Last updated on May 6, 2019
1. “Somethings” – Sariah Mae. This song sounds like it was blown out of a bubble wand: a round, gleaming, shimmery, light thing that lolls along in the wind. Indie pop at its shiny, bubbly best.
2. “Super Natural” – Turnover. Does the thing has emerged in my family as a term of high praise: you need to do something, you select a tool to do it, and the tool works perfectly. It does the thing. This dream-pop tune does the thing: it has reverby guitars, delicate vocals, loping bass, and enough energy from the drums to keep the “pop” part working. Just totally solid.
3. “Bright and Blue” – Tomo Nakayama. This indie-pop track feels like walking on clouds, what with the ethereal pad synths in the background, the walking-pace shuffle snare, and the friendly vocal approach. Very excited for this upcoming album.
4. “All My Faith” – The Last Dinosaur.
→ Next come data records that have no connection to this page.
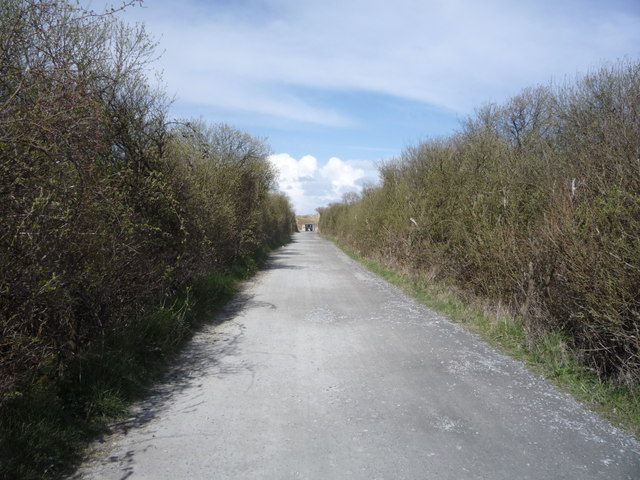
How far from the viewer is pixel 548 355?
5977 millimetres

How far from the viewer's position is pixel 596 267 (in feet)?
16.7

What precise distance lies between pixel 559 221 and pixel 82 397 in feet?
20.2

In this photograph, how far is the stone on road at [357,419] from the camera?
3.48 m

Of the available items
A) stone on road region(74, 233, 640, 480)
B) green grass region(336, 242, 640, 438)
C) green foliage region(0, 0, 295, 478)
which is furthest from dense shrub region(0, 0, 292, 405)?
green grass region(336, 242, 640, 438)

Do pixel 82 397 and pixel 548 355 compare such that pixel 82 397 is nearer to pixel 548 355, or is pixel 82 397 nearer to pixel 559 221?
pixel 548 355

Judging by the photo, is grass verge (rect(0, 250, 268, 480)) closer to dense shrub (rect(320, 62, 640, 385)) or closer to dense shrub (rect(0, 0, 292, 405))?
dense shrub (rect(0, 0, 292, 405))

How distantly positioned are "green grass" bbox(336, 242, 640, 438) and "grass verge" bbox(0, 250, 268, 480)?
475 cm

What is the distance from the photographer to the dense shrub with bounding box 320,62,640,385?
4.93 meters

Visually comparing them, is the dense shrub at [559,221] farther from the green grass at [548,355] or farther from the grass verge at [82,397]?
the grass verge at [82,397]

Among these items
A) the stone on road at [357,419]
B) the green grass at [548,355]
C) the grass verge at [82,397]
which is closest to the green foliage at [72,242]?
the grass verge at [82,397]

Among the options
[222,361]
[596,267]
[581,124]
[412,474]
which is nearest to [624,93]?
[581,124]

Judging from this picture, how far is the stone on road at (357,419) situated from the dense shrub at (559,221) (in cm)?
103

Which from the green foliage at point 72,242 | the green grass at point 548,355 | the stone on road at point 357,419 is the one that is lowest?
the stone on road at point 357,419

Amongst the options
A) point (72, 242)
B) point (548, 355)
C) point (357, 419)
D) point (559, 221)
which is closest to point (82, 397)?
point (72, 242)
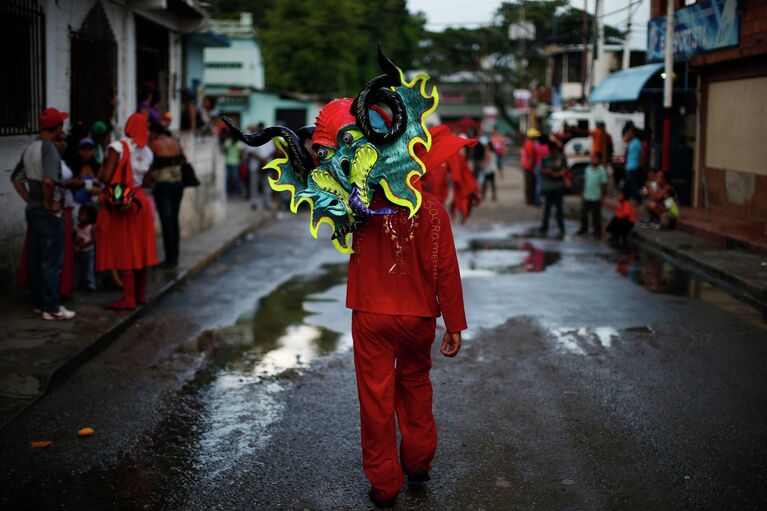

An intimate-yet-sweeping acoustic indie track that calls to mind Michigan-era Sufjan and other lush-arrangement singer/songwriters.
5. “Altaïr” – Camel Power Club. Well, isn’t this a wild mix: synths, acoustic guitar, ’90s hip-hop beats, bongos, breathy vocals, theremin-esque sounds, and more are all wrapped up in a smooth, grooving electro-indie-pop tune. Whoa.
6. “Living in Fame” – Fever Kids. The feathery vocals that provide the lead hook for this tune fit perfectly with a slightly ominous, LCD Soundsystem-esque bass line and create a sort of post-disco indie-pop track. The vibe here is unusual and exciting.
7. “Duluoz Dream” – Sal Dulu. A bleary-eyed jazz trumpet provides the entry point into this low-key indie-electro instrumental, squiggly bits, mournful piano, and other sounds come together to create a chill, head-bobbin’ piece.
8. “July” – Ellie Ford. Some jaunty flamenco rhythms on a nylon-string guitar provide the base of this song, which then expands into a carefully-coordinated minor-key indie-rock tune led by Ford’s delicate voice.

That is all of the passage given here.